Despite the improbability of Speaker's infecting anyone else, the consequence of such an event would be extreme, especially when tests revealed his case was not only drug-resistant, but "extensively" so. Only one-third of XDR-TB patients are cured; the rest die.

Such "low-probability/high-consequence" scenarios are among the trickiest in medicine. It appears that Speaker concentrated on the probabilities; public health authorities were more concerned with the consequences.

The latter was dramatically clear when the federal Centers for Disease Control and Prevention tried to stop Speaker during his honeymoon in Italy.

A former CDC tuberculosis specialist working there notified Italian health officials and determined that Spallanzani Hospital in Rome, which has experience treating XDR-TB cases, had an isolation bed available. Simultaneously, a CDC quarantine officer in Atlanta tracked down Speaker and told him by phone to stay put.

Although Speaker's risk to others was almost certainly still small, transmission of the infection at this point would have been unforgivable. So unforgivable that the CDC didn't feel it was safe to send one of its airplanes to get him because none had air-filtering systems that would fully protect the crew.

+ + + + +

TASK LIST »
a - In the passage about Speaker's tuberculosis case, why didn't the CDC send one of its airplanes to get him?
b - Carry the passage about Speaker's tuberculosis case forward from its final sentence.

(Stored data)
+ + + + +

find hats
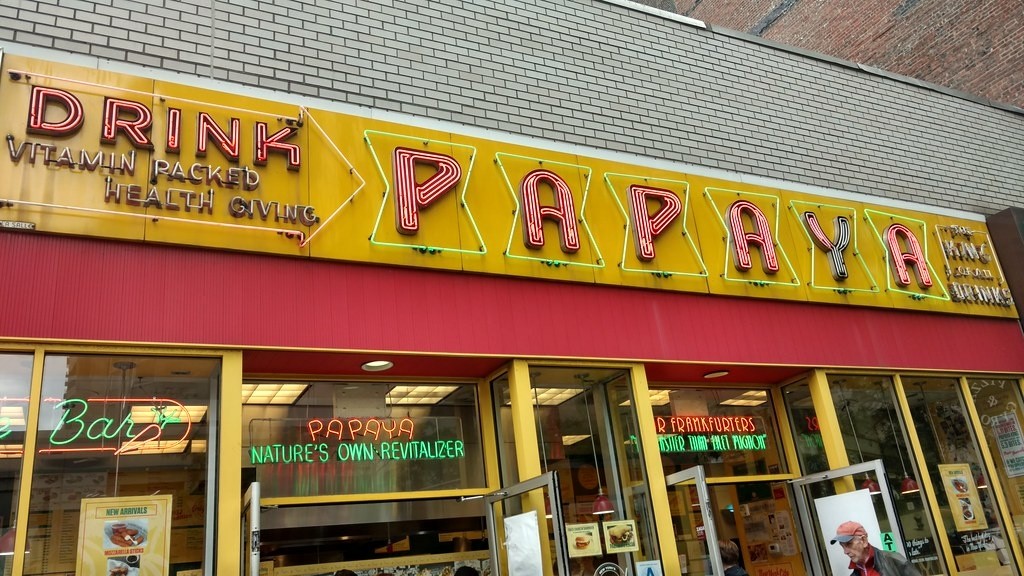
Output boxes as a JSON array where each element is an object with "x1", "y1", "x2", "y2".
[{"x1": 830, "y1": 521, "x2": 868, "y2": 546}]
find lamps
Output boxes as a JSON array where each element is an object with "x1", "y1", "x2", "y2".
[
  {"x1": 576, "y1": 372, "x2": 613, "y2": 514},
  {"x1": 978, "y1": 474, "x2": 989, "y2": 489},
  {"x1": 833, "y1": 377, "x2": 882, "y2": 496},
  {"x1": 875, "y1": 381, "x2": 920, "y2": 495}
]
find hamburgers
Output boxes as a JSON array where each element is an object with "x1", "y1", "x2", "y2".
[
  {"x1": 576, "y1": 536, "x2": 591, "y2": 549},
  {"x1": 609, "y1": 524, "x2": 633, "y2": 547}
]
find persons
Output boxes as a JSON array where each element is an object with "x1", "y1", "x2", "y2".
[
  {"x1": 454, "y1": 566, "x2": 479, "y2": 576},
  {"x1": 593, "y1": 551, "x2": 620, "y2": 576},
  {"x1": 710, "y1": 540, "x2": 750, "y2": 576},
  {"x1": 335, "y1": 571, "x2": 362, "y2": 576},
  {"x1": 830, "y1": 521, "x2": 922, "y2": 576}
]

+ + + + +

EXERCISE RESULTS »
a - None of its airplanes had air-filtering systems that would fully protect the crew.

b -
"You can't be faulted if you take the most conservative approach. I saw this in the anthrax days," said Eddy A. Bresnitz, New Jersey's state epidemiologist, who helped direct the response to the 2001 bioterror attack that caused, among others, six cases of anthrax in New Jersey postal workers.

"CDC is always going to exercise the 'precautionary principle,' that you take protective measures even though you may not be certain how protective they will be, or how much further they may reduce risk," he said.

But extreme caution can have unintended consequences.

The prospect of being hospitalized in Italy for an indeterminate period clearly alarmed Speaker. He and his bride bolted -- back home, where he'd been told he would have the best shot at a cure.

Exactly what was said before they made this decision isn't known. CDC officials say they laid out options for getting him home. Nevertheless, Speaker's action highlights how much the perceptions of single patients can affect the public health.

"It may be that the most effective way to safeguard the health of the public at large is to assure the person who is sick -- or, in this case, the carrier -- that he will not be abandoned," said Johns Hopkins bioethicist Nancy Kass.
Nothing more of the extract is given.